Pada akhirnya, labirin Benjamin mengusulkan penelusuran kemungkinan rute melalui masa lalu. Ini adalah arena spasial yang didedikasikan untuk "seni tersesat" di tengah ingatan yang berputar dan tumpang tindih. Desakan pada labirin sebagai metafora untuk ingatan sangat penting bagi pengalaman penonton di museum. Seperti yang dikemukakan Henri Bergson pada tahun 1896, "Tidak ada persepsi yang tidak penuh dengan ingatan." Â Memori, ia mengusulkan, "menciptakan baru," atau menggandakan persepsi dalam operasi yang mungkin berulang tanpa henti. Â Mempertimbangkan museum dalam kerangka labirin adalah untuk mengantisipasi peran memori dalam pengalaman spektatorial. Ini tidak hanya menantang kemurnian dan isolasi museum yang seharusnya, tetapi juga etos kemajuannya yang berkelanjutan. Memori mengganggu aliran maju dan waktu linier. Meskipun tampaknya polivalen dalam penerapannya, labirin sebagai metafora sangat tidak kronologis dalam pengoperasiannya. Busur penghubung antara banyak pintu masuknya adalah relai antara masa lalu dan masa kini, antara ingatan dan persepsi, dan antara berbagai ruang dan tempat. Karena memaksa perjumpaan dengan peristiwa yang tampaknya jauh yang jika tidak akan tetap terputus, labirin sebagai metafora menjadi labirin sebagai metode.
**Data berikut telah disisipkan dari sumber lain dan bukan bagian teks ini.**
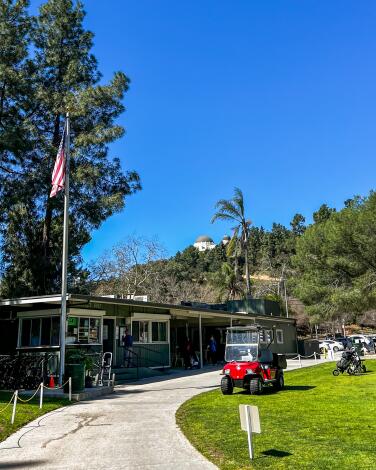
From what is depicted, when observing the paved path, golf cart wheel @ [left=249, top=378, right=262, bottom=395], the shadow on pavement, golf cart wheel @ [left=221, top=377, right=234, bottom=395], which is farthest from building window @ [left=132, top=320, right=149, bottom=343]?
the shadow on pavement

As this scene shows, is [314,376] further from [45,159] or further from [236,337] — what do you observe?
[45,159]

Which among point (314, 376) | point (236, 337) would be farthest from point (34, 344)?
point (314, 376)

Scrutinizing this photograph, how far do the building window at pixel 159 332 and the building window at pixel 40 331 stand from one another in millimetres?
5761

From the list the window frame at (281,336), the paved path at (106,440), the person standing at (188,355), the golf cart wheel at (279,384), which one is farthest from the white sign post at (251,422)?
the window frame at (281,336)

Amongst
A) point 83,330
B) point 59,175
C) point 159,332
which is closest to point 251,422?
point 59,175

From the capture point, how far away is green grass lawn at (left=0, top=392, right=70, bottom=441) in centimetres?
1010

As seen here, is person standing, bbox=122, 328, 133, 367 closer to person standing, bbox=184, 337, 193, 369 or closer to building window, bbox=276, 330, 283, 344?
person standing, bbox=184, 337, 193, 369

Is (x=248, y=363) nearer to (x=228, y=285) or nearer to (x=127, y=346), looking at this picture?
(x=127, y=346)

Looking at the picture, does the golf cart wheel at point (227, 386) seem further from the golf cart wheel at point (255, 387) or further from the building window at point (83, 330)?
the building window at point (83, 330)

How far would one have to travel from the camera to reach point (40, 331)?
21219 millimetres

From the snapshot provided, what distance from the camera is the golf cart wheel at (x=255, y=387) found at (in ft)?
46.6

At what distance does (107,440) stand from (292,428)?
3.45 meters

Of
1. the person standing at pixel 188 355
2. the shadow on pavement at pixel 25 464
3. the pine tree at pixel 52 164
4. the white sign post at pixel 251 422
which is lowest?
the shadow on pavement at pixel 25 464

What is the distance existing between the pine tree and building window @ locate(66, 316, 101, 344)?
9731 millimetres
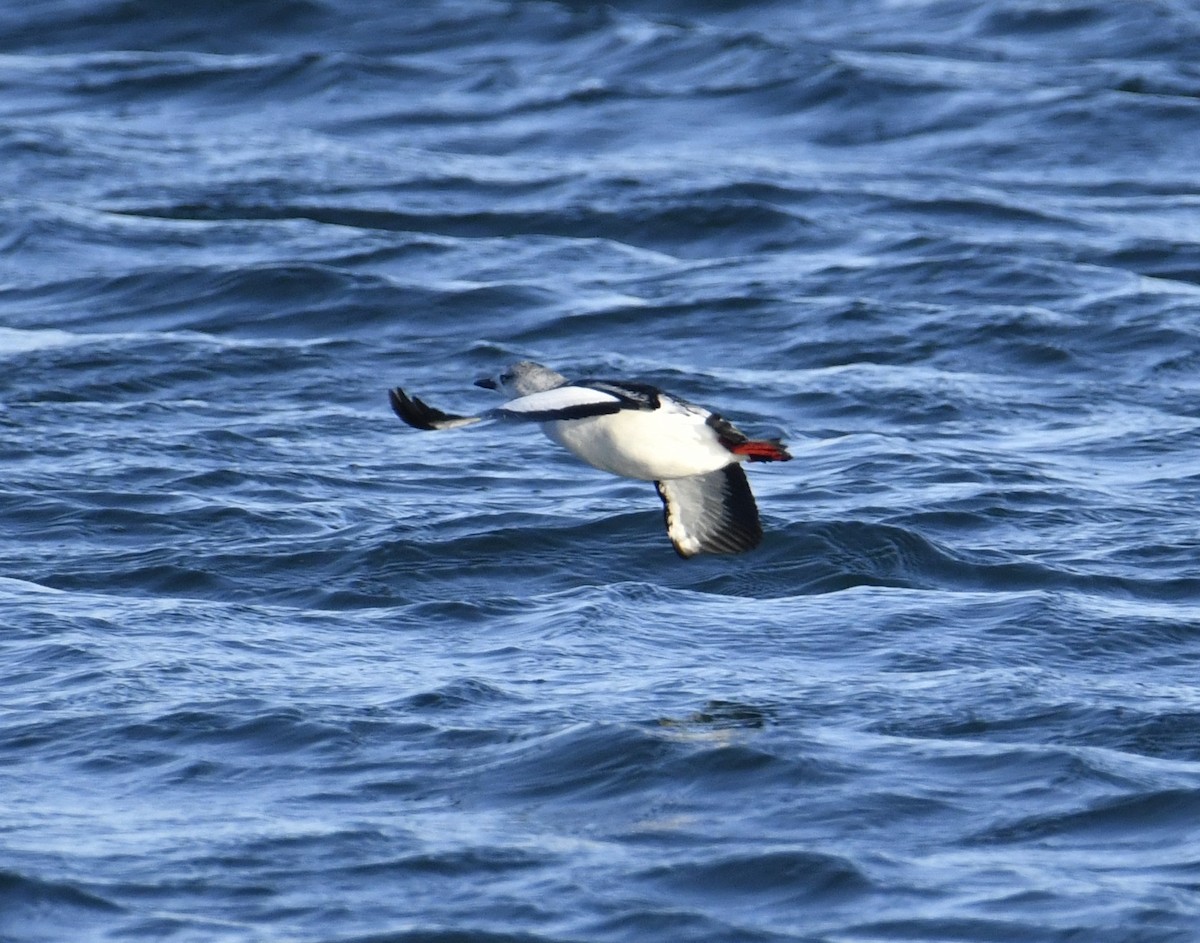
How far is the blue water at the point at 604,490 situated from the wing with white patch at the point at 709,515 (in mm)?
511

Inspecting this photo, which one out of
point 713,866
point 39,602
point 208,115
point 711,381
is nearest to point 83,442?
point 39,602

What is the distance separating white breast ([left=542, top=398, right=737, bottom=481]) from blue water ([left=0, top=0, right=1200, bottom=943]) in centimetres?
94

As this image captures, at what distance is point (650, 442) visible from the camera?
742 centimetres

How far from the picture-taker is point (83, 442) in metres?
11.7

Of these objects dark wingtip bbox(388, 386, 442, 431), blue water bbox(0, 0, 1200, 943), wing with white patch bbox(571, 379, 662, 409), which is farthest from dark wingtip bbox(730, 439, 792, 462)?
dark wingtip bbox(388, 386, 442, 431)

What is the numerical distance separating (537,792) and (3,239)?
9748 millimetres

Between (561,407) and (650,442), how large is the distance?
39 cm

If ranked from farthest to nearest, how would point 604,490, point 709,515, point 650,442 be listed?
point 604,490
point 709,515
point 650,442

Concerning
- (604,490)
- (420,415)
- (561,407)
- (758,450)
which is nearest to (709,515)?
(758,450)

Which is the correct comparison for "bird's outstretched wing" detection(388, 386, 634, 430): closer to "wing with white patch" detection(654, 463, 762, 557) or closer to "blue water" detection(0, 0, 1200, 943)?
"wing with white patch" detection(654, 463, 762, 557)

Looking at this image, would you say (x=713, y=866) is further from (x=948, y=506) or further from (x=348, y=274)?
(x=348, y=274)

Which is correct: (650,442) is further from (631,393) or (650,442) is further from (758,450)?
(758,450)

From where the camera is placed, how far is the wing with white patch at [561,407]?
23.3 feet

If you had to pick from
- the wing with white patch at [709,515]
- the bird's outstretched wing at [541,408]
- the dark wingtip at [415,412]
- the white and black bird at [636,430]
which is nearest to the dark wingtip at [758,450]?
the white and black bird at [636,430]
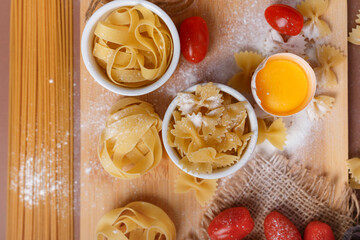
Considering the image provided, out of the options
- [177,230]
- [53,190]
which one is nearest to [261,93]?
[177,230]

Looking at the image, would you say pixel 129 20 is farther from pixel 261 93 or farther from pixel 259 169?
pixel 259 169

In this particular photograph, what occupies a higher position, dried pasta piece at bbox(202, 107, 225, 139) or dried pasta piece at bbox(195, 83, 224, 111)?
dried pasta piece at bbox(195, 83, 224, 111)

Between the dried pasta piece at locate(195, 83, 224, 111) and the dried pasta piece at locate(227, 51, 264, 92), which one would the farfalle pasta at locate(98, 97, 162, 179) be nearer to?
the dried pasta piece at locate(195, 83, 224, 111)

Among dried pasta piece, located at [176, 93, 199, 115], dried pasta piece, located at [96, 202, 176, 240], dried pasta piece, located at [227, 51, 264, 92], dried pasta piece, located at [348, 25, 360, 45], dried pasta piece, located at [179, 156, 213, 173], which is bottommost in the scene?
dried pasta piece, located at [96, 202, 176, 240]

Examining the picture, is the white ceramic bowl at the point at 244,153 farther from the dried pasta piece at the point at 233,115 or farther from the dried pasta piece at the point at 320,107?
the dried pasta piece at the point at 320,107

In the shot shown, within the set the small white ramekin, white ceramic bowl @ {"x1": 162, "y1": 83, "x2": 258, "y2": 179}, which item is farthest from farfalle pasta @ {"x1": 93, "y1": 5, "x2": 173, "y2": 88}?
the small white ramekin

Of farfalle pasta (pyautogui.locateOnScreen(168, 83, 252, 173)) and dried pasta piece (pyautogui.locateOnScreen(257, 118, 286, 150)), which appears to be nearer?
farfalle pasta (pyautogui.locateOnScreen(168, 83, 252, 173))

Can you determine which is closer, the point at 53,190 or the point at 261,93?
the point at 261,93

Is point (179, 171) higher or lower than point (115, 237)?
higher
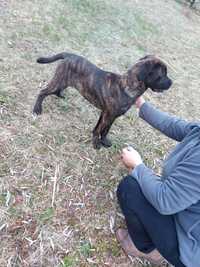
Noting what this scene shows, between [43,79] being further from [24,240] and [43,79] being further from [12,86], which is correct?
[24,240]

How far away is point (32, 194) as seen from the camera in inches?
129

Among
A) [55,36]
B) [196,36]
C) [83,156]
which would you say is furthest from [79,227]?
[196,36]

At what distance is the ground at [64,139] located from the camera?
305cm

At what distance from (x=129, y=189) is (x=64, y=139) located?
47.4 inches

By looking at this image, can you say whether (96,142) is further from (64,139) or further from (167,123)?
(167,123)

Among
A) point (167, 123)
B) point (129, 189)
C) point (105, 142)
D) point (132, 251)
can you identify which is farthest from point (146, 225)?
point (105, 142)

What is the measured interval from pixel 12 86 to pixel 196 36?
5.89 metres

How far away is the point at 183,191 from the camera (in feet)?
7.98

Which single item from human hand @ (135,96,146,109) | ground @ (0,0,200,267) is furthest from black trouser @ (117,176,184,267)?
human hand @ (135,96,146,109)

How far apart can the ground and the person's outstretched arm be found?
2.43 ft

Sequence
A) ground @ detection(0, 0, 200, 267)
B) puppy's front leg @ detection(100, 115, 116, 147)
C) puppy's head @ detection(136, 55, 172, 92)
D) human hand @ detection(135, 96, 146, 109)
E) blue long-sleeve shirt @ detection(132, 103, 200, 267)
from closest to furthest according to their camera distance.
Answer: blue long-sleeve shirt @ detection(132, 103, 200, 267)
ground @ detection(0, 0, 200, 267)
puppy's head @ detection(136, 55, 172, 92)
human hand @ detection(135, 96, 146, 109)
puppy's front leg @ detection(100, 115, 116, 147)

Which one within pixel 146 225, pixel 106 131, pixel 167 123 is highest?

Labirin sebagai Metode; sebagai hasil dari banyak gagasan dan kemungkinan hubungan yang tak ada habisnya di antara mereka, labirin metafora cocok untuk praktik metodologis tertentu. Metafora dan metode bukan hanya dua sisi mata uang labirin. Sebaliknya, operasi mereka bersimbiosis, simultan, dan tak terpisahkan. Dalam Fashion at the Edge: Spectacle, Modernity and Deathliness , Caroline Evans dengan fasih mengadopsi labirin Benjamin sebagai metafora sejarah untuk membenarkan penjajarannya antara citra historis dan kontemporer. Labirin adalah tempat pertemuan tak terduga. Seperti yang ditulis Evans, "Momen-momen yang jauh dalam waktu dapat menjadi terdekat pada momen-momen tertentu karena jalur mereka berdekatan satu sama lain."